Commissioners Ron Handley and Arlene Tuck dissented. Commissioners Jim Brooks and Don Elwell said they voted yes, “reluctantly.”

James D. “J.D.” Langford Jr., project manager and assistant county engineer, said the Florida Department of Transportation, given that some of the project is to be done state right of way, requires a firm that is trained on doing CEI services. Langford had planned on doing all the inspection on the project before FDOT put in that requirement.

He said CivilSurv will work as a liaison between him and the contractor, Bergeron Land Development Inc. of Fort Lauderdale, with which commissioners signed a $13 million construction contract in May.

The engineering firm will hold progress meetings to provide daily reports “to make sure all is being done above board,” Langford said.

This will be paid with FDOT funds, at least in part. County Administrator Randy Vosburg said county officials have been in talks with the FDOT District 1 office about floating more funds to the project.

“We are thankful that they are trying to come up with additional dollars to offset this,” Vosburg said.

Handley took exception, saying “they changed the rules after we bid this.”

Langford said the changes came after the funding agreements were set, and Brooks added that the inspection costs weren’t budgeted for the project, originally, because the CEI-qualified inspection wasn’t required.

“This is a terrible amount of money for what’s involved,” Handley said.

“We are limited in resources right now, especially for a project of this magnitude,” Langford said. “We need someone to be out there 8-10 hours per day to inspect the project.”

In other business, county commissioners confirmed Community Services Director Leah Sauls as the new director of Development Services.

In addition, the county approved a Large Scale Comprehensive Plan Future Land Use Amendment to remove site-specific conditions on 323 acres owned by Gapway Groves.

It sits south of Lake Little Redwater, east of Lake Sebring and north of Sebring Parkway, with Panther Parkway separating it into two parcels.

The commission also approved a construction agreement between the county and Excavation Point Inc. for construction of Thunderbird East and West Sidewalk Extension Projects for $541,523.

FDOT will pay approximately $64,000, with the remaining $477,746.45 already included in the Fiscal Year 2019-20 budget.

The county voted 3-2, with Handley and Commissioner Greg Harris to offer up to $25,000 for 13 acres at 170 Anderson Street, on the east side of Highway Park, where there is a boat ramp on Lake Huntley.

The owner had asked for $80,000, plus $2,000 for closing expenses.

County Engineer Clinton Howerton Jr. said the majority of the property is wetlands on the lake side. On the west side, it’s xeric scrub, an evergreen plant community dominated by shrubs and dwarf oaks that are adapted to hot and dry conditions.

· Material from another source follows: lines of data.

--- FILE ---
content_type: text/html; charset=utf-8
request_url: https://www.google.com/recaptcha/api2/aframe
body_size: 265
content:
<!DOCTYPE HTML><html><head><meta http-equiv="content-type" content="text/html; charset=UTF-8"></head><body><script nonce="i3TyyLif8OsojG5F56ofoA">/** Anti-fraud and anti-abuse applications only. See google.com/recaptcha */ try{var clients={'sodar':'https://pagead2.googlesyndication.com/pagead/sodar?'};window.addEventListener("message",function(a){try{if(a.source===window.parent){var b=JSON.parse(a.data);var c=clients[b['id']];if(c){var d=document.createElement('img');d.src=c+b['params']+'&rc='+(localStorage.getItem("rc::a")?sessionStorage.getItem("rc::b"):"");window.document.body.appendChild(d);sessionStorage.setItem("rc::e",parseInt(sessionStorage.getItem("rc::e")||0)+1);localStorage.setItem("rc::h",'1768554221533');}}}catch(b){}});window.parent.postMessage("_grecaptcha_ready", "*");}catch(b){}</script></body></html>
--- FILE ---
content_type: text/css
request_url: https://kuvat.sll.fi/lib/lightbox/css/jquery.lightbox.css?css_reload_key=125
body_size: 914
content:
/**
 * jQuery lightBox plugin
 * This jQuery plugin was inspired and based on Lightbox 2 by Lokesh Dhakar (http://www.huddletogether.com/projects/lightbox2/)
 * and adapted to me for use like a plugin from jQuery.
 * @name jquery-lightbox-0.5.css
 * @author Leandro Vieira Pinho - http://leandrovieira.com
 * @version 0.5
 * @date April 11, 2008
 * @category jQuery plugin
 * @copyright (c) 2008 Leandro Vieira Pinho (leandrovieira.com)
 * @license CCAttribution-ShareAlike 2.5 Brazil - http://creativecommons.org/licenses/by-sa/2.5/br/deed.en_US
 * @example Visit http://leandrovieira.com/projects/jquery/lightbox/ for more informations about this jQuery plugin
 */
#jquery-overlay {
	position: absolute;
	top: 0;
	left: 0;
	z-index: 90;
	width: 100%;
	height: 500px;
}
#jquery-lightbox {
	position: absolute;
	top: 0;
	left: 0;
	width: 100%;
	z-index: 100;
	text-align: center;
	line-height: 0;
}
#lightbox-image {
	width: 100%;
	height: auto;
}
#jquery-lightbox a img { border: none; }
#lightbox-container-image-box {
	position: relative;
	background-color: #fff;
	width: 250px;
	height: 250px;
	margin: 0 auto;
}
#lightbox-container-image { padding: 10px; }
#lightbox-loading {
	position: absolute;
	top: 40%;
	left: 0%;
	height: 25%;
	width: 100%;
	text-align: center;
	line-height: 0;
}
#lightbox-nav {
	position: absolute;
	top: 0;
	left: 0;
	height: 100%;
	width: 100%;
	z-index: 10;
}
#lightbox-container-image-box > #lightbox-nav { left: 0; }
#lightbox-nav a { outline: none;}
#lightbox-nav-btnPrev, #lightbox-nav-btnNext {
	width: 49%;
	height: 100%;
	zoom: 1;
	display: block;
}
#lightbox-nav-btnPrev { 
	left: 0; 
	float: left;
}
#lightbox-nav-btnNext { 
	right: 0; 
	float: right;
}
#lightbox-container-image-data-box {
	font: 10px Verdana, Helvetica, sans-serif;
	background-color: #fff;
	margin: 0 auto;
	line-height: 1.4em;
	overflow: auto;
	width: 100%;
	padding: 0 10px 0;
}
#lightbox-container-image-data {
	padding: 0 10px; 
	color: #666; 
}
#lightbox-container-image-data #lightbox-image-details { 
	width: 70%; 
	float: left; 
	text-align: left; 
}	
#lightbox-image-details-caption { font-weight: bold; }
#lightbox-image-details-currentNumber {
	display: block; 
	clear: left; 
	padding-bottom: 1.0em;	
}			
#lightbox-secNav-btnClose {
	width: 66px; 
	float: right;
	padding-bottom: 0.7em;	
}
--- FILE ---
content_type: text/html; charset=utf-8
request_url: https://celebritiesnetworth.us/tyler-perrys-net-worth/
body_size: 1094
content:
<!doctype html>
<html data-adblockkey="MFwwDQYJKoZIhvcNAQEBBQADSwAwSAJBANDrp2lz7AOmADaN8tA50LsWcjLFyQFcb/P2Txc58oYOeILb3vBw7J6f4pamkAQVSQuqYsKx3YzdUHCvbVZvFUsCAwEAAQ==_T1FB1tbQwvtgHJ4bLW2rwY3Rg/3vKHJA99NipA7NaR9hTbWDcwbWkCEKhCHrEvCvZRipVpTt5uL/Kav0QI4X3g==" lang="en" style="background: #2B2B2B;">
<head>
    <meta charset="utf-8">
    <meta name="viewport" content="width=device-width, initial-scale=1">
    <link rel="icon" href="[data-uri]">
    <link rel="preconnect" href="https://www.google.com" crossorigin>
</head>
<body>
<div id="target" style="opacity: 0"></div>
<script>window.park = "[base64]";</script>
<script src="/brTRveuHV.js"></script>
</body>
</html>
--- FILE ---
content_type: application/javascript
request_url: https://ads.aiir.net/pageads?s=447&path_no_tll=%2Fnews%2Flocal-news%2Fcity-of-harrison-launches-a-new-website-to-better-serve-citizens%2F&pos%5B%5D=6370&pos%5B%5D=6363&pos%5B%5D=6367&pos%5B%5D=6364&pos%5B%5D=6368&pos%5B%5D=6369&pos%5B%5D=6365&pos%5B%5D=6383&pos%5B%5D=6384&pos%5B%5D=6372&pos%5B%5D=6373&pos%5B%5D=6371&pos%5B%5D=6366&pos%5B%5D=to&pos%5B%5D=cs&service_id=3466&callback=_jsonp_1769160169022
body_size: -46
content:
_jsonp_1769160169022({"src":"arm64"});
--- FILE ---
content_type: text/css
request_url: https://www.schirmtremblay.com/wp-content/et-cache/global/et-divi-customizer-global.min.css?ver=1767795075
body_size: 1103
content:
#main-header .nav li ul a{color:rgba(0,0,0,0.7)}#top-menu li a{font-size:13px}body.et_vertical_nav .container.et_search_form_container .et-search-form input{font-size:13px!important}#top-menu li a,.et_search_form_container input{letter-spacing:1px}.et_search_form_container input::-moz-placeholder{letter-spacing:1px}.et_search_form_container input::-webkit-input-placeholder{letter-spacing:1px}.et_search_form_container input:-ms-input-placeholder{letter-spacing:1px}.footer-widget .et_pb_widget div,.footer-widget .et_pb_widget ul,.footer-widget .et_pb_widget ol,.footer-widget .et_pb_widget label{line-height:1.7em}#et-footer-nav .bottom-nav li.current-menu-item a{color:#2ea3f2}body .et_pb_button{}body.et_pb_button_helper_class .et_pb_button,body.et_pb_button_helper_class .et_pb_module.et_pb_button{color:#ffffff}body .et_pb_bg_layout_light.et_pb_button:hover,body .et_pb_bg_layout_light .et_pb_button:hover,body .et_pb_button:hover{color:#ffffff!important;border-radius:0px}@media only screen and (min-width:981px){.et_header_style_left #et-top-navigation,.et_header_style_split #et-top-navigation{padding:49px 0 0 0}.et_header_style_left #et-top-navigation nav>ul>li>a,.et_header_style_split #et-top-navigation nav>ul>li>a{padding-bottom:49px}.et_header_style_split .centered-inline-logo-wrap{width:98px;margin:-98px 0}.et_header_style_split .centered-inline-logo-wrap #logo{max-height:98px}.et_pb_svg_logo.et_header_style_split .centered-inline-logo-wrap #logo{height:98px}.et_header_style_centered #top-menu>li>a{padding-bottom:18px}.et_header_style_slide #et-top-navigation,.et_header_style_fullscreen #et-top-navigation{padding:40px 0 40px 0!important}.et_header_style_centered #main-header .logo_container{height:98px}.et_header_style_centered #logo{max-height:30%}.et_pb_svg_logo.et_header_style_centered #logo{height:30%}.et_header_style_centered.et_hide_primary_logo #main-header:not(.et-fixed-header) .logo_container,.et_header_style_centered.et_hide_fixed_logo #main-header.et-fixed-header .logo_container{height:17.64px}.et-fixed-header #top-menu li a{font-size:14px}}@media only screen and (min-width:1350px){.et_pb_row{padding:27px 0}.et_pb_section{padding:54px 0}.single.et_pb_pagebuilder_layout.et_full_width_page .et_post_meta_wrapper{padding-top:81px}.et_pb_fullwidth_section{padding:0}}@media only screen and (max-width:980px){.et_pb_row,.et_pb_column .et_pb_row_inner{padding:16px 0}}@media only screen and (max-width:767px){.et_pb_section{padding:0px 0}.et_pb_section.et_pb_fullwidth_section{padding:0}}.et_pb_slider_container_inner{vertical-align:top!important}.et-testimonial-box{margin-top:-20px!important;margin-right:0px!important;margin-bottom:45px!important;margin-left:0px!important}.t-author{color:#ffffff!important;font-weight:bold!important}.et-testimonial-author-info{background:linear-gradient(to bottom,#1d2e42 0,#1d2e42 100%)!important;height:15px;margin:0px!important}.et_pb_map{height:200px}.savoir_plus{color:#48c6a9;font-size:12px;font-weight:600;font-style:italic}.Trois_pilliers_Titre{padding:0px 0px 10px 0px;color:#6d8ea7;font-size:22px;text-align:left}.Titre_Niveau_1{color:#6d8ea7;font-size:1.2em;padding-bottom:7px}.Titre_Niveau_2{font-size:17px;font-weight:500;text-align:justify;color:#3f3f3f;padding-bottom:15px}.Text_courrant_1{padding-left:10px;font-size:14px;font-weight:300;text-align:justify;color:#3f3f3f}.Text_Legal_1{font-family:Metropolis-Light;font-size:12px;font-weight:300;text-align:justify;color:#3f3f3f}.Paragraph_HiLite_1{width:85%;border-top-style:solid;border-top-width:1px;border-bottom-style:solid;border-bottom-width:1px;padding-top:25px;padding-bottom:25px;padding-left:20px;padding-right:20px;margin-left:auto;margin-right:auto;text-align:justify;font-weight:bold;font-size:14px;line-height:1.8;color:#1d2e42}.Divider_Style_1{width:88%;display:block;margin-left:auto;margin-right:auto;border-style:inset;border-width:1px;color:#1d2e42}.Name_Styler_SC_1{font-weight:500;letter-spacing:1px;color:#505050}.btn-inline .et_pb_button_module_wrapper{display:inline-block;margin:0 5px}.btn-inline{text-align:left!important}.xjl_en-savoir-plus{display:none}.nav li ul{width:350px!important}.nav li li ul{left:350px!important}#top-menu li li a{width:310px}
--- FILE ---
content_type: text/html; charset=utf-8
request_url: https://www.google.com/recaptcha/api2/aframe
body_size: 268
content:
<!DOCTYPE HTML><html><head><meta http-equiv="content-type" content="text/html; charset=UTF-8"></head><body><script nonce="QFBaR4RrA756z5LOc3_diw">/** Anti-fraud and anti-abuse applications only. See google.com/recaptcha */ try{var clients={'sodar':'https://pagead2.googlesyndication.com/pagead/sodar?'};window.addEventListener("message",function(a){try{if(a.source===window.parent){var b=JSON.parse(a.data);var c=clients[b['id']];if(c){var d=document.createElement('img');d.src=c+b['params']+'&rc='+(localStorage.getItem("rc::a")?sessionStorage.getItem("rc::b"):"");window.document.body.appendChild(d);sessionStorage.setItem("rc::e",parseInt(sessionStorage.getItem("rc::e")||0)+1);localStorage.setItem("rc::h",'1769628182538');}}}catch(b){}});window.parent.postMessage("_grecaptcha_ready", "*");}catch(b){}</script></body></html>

Howerton said he wasn’t sure what the use might be for the entire parcel. County officials are mostly concerned with the ramp and pavilion by the lake.

Removing those would cost $15,000, according to Facilities Manager Rick Fleeger.

Tuck suggested offering the owner $50,000 over a five-year period at 2%-3% interest, based on her recollection that the owner had a previous asking price of $60,000

Vosburg said the county could probably pay that price outright, without financing.